步骤602,以图像序列中的至少一频帧图像作为第一图像、以图像序列中位于所述第一图像之前、且与第一图像间隔预设帧数的至少一帧图像作为第二图像,利用本公开上述任一实施例行驶中的运动信息检测方法的方法,确定行驶对象外场景中目标的运动信息。
步骤603,根据上述目标的运动信息,生成用于控制行驶对象行驶状态的控制指令,以便控制行驶对象的行驶状态。
基于本实施例,可以在行驶对象行驶过程中,利用本公开任一实施例所述行驶中的运动信息检测方法确定驾驶场景中目标的运动信息,进而根据该目标的运动信息生成用于控制行驶对象行驶状态的控制指令,从而实现了利用计算机视觉技术检测驾驶场景中目标的运动信息、对行驶对象的智能驾驶控制,有利于满足无人驾驶场景中对行驶对象的实时智能驾驶控制,以保障行驶对象的安全行驶。
可选地,在其中一些实施方式中,上述控制指令例如可以包括但不限于以下至少之一:用于保持运动速度大小的控制指令、用于调整运动速度大小的控制指令(例如减速行驶的控制指令、加速行驶的控制指令等)、用于保持运动方向的控制指令、用于调整运动方向的控制指令(例如左转向的控制指令、右转向的控制指令、向左侧车道并线的控制指令、或者向右侧车道并线的控制指令等)、用于预警提示的控制指令(例如请注意前方目标等的提示消 息)、用于进行驾驶模式切换的控制指令(例如切换为自动巡航驾驶模式的控制指令、切换为人工驾驶模式的控制指令等)等等。本公开实施例的控制指令可以根据实际需求设置,而不限于上述控制指令。
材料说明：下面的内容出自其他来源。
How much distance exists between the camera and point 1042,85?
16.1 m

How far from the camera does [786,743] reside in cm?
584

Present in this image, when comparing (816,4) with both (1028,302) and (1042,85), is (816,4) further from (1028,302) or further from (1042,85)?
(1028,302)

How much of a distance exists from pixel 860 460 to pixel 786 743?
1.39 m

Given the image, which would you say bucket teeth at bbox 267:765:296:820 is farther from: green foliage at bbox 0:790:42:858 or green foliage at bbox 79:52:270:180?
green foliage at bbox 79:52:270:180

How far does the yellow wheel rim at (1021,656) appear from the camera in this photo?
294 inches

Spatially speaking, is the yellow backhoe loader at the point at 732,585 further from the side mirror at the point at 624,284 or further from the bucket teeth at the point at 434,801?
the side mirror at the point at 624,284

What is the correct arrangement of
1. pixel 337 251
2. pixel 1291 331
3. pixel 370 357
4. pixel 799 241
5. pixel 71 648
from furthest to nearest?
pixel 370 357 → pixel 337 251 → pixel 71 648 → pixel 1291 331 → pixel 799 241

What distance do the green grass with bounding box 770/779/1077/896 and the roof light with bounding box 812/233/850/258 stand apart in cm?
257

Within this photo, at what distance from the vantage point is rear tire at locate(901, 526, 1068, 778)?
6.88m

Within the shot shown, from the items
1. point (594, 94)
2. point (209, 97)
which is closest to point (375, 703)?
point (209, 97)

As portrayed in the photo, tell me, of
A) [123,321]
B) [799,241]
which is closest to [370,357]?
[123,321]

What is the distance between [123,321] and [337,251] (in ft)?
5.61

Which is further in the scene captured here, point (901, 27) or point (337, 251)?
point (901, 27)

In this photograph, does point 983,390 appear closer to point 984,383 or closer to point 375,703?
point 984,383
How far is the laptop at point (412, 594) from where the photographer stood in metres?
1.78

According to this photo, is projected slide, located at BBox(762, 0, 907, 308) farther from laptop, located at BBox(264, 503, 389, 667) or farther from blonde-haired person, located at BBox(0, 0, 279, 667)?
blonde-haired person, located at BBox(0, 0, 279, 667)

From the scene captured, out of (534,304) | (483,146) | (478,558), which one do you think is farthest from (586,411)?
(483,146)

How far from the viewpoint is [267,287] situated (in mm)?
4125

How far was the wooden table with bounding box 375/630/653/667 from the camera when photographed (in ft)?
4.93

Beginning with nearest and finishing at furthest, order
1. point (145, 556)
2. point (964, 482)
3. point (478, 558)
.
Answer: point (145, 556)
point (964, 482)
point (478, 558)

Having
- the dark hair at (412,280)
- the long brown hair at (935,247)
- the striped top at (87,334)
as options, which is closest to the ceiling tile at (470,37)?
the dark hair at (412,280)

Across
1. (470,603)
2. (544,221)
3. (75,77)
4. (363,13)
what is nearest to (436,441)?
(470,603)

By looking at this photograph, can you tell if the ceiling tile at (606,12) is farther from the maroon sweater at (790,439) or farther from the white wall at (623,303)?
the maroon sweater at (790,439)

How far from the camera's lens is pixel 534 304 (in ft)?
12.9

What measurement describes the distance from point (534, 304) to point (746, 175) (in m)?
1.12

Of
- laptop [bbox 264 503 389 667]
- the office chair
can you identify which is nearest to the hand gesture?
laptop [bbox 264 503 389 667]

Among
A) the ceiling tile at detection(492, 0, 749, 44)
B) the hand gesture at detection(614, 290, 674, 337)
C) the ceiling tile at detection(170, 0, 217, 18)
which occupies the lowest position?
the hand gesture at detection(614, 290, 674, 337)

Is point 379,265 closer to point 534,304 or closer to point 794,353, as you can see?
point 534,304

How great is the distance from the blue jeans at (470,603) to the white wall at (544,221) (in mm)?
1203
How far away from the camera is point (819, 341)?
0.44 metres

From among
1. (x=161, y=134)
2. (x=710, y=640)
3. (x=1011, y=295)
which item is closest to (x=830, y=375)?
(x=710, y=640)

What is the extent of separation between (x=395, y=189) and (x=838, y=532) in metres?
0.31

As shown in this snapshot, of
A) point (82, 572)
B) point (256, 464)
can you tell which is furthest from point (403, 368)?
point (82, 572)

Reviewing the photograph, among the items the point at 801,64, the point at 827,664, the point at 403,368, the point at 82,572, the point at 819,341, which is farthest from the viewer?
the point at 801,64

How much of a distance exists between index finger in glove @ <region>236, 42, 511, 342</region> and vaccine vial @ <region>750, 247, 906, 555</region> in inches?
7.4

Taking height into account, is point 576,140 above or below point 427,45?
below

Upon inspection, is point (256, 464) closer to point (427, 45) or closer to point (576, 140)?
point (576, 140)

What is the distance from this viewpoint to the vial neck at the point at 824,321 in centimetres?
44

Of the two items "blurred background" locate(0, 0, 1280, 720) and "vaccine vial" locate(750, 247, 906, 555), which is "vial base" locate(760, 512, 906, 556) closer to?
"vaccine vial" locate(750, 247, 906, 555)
本公开上述任一实施例提供的对目标的运动信息进行检测的方法或者基于目标的运动信息控制行驶对象的方法,可以由任意适当的具有数据处理能力的设备执行,包括但不限于:终端设备和服务器等。或者,本公开上述任一实施例提供的对目标的运动信息进行检测的方法或者基于目标的运动信息控制行驶对象的方法,可以由处理器执行,如处理器通过调用存储器存储的相应指令,来执行本公开上述任一实施例提供的对目标的运动信息进行检测的方法或者基于目标的运动信息控制行驶对象的方法。下文不再赘述。
示例性装置
图10是本公开一示例性实施例提供的对目标的运动信息进行检测的装置的结构示意图。该对目标的运动信息进行检测的装置可以设置于终端设备、服务器等电子设备中,也可以设置于车辆、机器人、玩具车等行驶对象上,执行本公开上述任一实施例的对目标的运动信息进行检测的方法。如图10所示,该对目标的运动信息进行检测的装置包括:检测模块701、第一获取模块702、第一确定模块703、第二确定模块704、第二获取模块705、转换模块706和第三确定模块707。其中:
检测模块701,用于对第一图像进行目标检测,得到第一目标的检测框,其中的第一图像为行驶对象上的摄像装置在行驶对象行驶过程中采集的行驶对象外场景的图像。
第一获取模块702,用于获取第一图像在对应的第一相机坐标系中的深度信息。
第一确定模块703,用于根据第一获取模块702获取的第一图像的深度信息,确定第一目标的检测框的深度信息。
第二确定模块704,用于基于检测模块701得到的第一目标的检测框在图像坐标系中的位置和第一确定模块703确定的第一目标的检测框的深度信息,确定第一目标在第一相机坐标系中的第一坐标。
第二获取模块705,用于获取摄像装置从采集第二图像到采集第一图像的位姿变化信息。其中,第二图像为第一图像所在图像序列中时序位于第一图 像之前、且与第一图像间隔预设帧数的图像。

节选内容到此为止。